I am a relatively recent convert from Android to iPhone. There are a bunch of things I really like about the iPhone, and some ways that iOS is inferior.
Case in point: autocorrect. I honestly never quite understood the phenomenon that gave rise to damnyouautocorrect.com.
I owe all you iPhone users an apology. I honestly thought that this was just a cover for people making their own stupid typos.
Here is perhaps the quintessential picture of the trademark Apple arrogance.
The people who thought that making an iPhone twice the size and removing the telephonic capability made a “magical” device, the people who want you to think that nobody has ever paired a phone with an adolescent looking watch before, the people who have decided for you that you no longer need a disc drive or the ability to carry a spare laptop battery–these self-same geniuses have decided that they actually know what you mean to say better than you yourself are capable of typing it.
As a friend of mine had “us” autocorrect to U.S. It happened to me the next day. God alone knows how many pings the NSA received for texts like, “Crap’s gonna start to get real for U.S.”
Thinking we know what someone is going to say before they say it is not something that Apple alone is guilty of. It is a major failings that besets many of us–at times, it besets all of us.
It interferes with our relationships.
We start to hear a story and we think we know where it’s going–how the person was affected by it, how they are feeling about it, where things went off the rails. We finish the story for them, either in our mind or out loud. And we miss the opportunity enter in. We miss the opportunity to learn. We miss the opportunity to allow that person’s experience to draw us outside of ourselves.
In our everyday interactions, we often have autocorrect switched on, so that without even knowing it we are bending the people around us into our own established realm of probability and even possibility.
I was part of a job interview once where autocorrect was in full force. One person in the room was deeply committed to hiring the person being interviewed. A couple of us were a bit more wary.
During the course of the interview, the person being interviewed said two damning things–one a racially insensitive comment (there was an African American as part of the interview team in the room) and the other an imperialistic comment about engagement overseas.
The person who was committed to hiring the candidate literally did not hear either answer. In fact, he autocorrected the imperialistic answer to a statement of mutuality–the answer he was expecting to hear.
We do this with the Bible and theology, too.
As human beings we have an almost infinite capacity to integrate into our existing paradigms data that does not actually fit.
We auto-correct passages about predestination into our core commitment to the notion that we have free will. (Spoiler: the latter is nowhere said anywhere in scripture, the former is discussed in various ways countless times.)
We auto-correct passages that talk about the final judgment such that they always tell us we’ll be judged based on what Jesus did for us. (Spoiler: every time the NT talks about the final judgment, it says that its basis is what we’ve done.)
As in personal relationships and in committee meetings, if we can’t learn to shut off the autocorrect we are going to miss out. We are going to miss out on the beautiful, if sometimes painful experience of realizing that our minds cannot contain the worlds they encounter.
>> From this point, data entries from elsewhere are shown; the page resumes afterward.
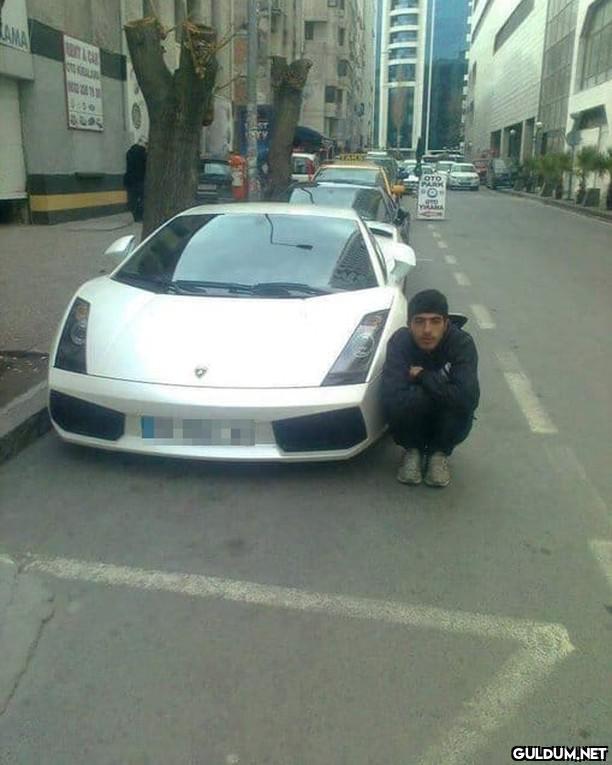 anlamsız fotoğraflar 58328...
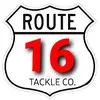 jaredshuler349 - @jaredshuler349 - TikTok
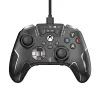 Turtle Beach Recon Cloud...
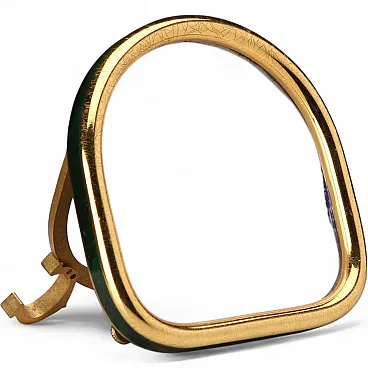 Photo Holder Les Must de Cartier Paris, 20th century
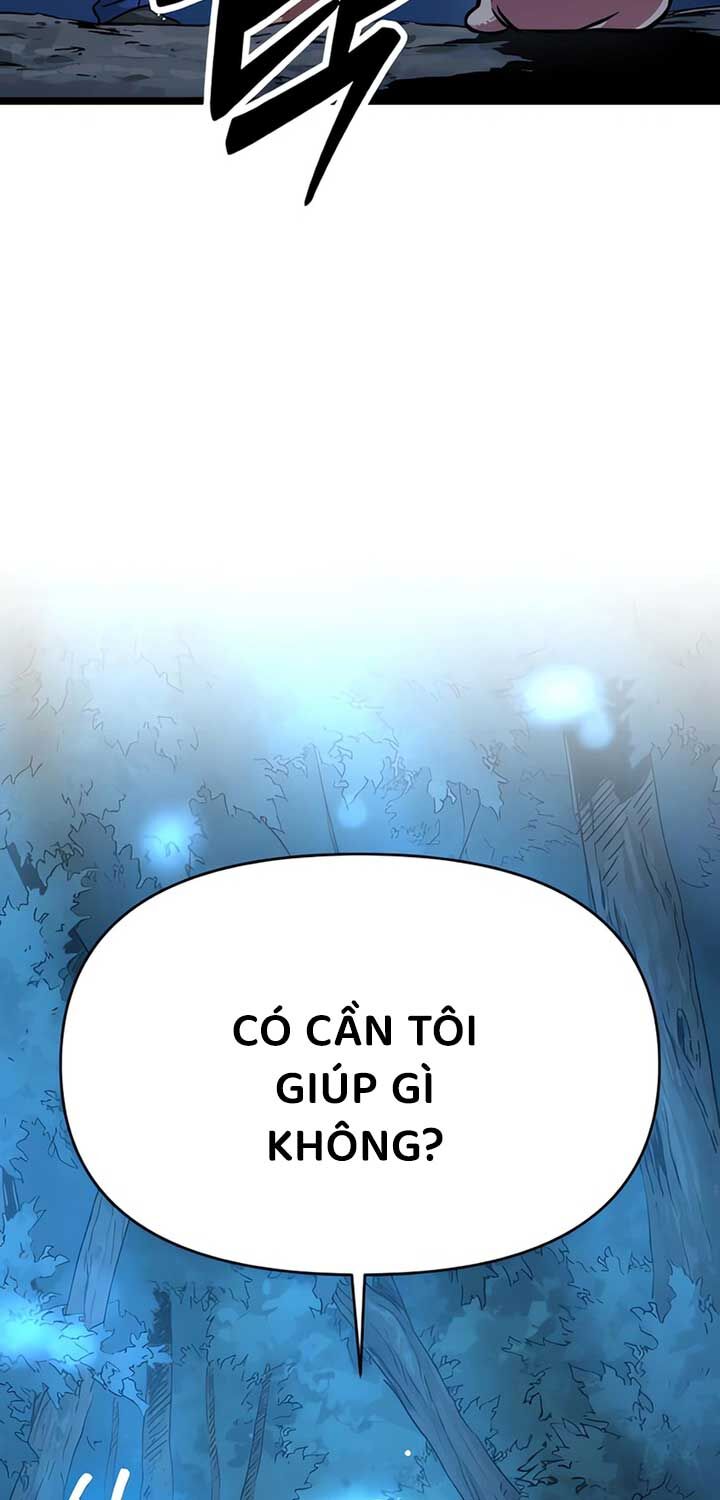 Read Hentai Image page_96 in comic Cuồng Nhân Seoul - Chapter 3 - truyentvn.net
We are going to miss out on the beautiful, if sometimes painful experience of discovering that there are other ways to experience, react to, and interpret the world.
We might miss out on the beautiful richness of people. We might miss out on the beautiful richness of God.
So let’s shut off the auto-correct. It takes discipline. It takes a lot of question asking. It might take entering every conversation, every reading of scripture, by telling ourselves, “What I’m about to engage with might show me that everything I think to be true is wrong, that everyone I disagree with or don’t understand is right, or that I have been living in a tunnel devoid of the light that is about to shine.”
Admittedly, most often the encounter will not be that dramatic. But whatever it is, the reality of the other is better and richer than my own construction of it.
The reality of the speaker is always better than the arrogance of autocorrect.